Voici comment empêcher votre gendre ou votre bru de “partir avec votre don” si vous aidez votre enfant à acheter une maison.

02-04-19 - Immovlan.be

Un de vos enfants veut construire ou acheter une maison. Vous envisagez de faire don d’une somme d’argent ou d’un terrain à bâtir à l’enfant en question. Cependant, vous ne voulez pas que le partenaire de votre enfant emporte le don si jamais ils venaient à se séparer. Comment pouvez-vous procéder ?

Donner sous conditions

Tout d’abord, il est bien sûr important de faire le don à votre seul enfant. Vous pouvez également y joindre une condition. Par exemple, vous pouvez inclure dans l’acte de donation, une clause interdisant à votre enfant de faire un don à une communauté matrimoniale de biens ou à un bien commun supplémentaire. Une telle clause est appelée ” clause d’exclusion “.  Une telle disposition est valable. Si vous faites appel à un notaire lors d’un don, il ou elle peut vous aider à mettre cette clause correctement sur papier.

Si vous donnez une somme d’argent, veillez à ce qu’elle soit versée sur le compte de votre enfant et non sur le compte commun de votre enfant et de son partenaire.

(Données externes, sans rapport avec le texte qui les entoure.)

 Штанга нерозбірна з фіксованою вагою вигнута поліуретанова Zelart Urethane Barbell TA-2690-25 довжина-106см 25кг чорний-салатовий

De cette façon, vous évitez que votre beau-fils ou belle-fille ne dise qu’il ou elle et votre enfant, ont tous deux bénéficié du don.  Assurez-vous également qu’il y a des preuves correctes du don. Sachez qu’un don doit être fait par l’entremise d’un notaire. Ceci n’est pas nécessaire pour un cadeau, bien entendu… Votre banquier peut vous aider à rédiger les bons documents lorsque vous faites un don bancaire.

Laissez votre enfant prendre rendez-vous

Si votre enfant est marié dans le cadre d’un régime de séparation de biens ou s’ils vivent ensemble sans être mariés, il se peut qu’il achète une propriété avec son conjoint. Il peut arriver que votre enfant, en utilisant l’argent donné, investisse plus que son partenaire dans la propriété. Dans ce cas, il est important que de bons accords soient conclus sur ce qu’il faut faire de la contribution supplémentaire en cas de séparation.

Par exemple, il peut être convenu que votre gendre ou votre bru doive payer la moitié de la cotisation supplémentaire (éventuellement majorée des intérêts) en cas de séparation. Veillez à ce que ces accords soient mis sur papier de manière correcte. Dans le cas contraire, l’existence d’un tel accord ne sera pas prouvée. Pour rédiger une telle convention, il est préférable de faire appel aux services d’un avocat ou d’un notaire.

Une alternative est que votre enfant et votre genre ou votre bru n’achètent pas la propriété dans un rapport 50-50 mais selon une fraction différente (par exemple 1/3 et 2/3) et ceci en fonction de l’apport personnel.

Et si votre enfant est marié sans contrat de mariage ?

Si votre enfant est marié dans le cadre du système juridique (séparation de biens et communauté d’acquisitions), la donation sera en principe incluse dans le patrimoine de votre enfant. Si l’argent est ensuite investi dans un bien commun, votre enfant peut, en cas de divorce, exiger une compensation du capital commun. La loi fournit une base à cet effet, même si aucun contrat spécifique n’est établi. Le système juridique est donc plus favorable à votre enfant à cet égard qu’un système de séparation des biens où un contrat écrit doit être établi.

L’indemnité que votre enfant peut alors réclamer ne peut être inférieure au montant qu’il a lui-même investi dans la convention matrimoniale. Si les fonds ont servi à obtenir, maintenir ou améliorer un bien, votre enfant peut même recevoir plus, selon le texte légal. En effet, l’investissement a participé à l’augmentation de valeur de l’immeuble.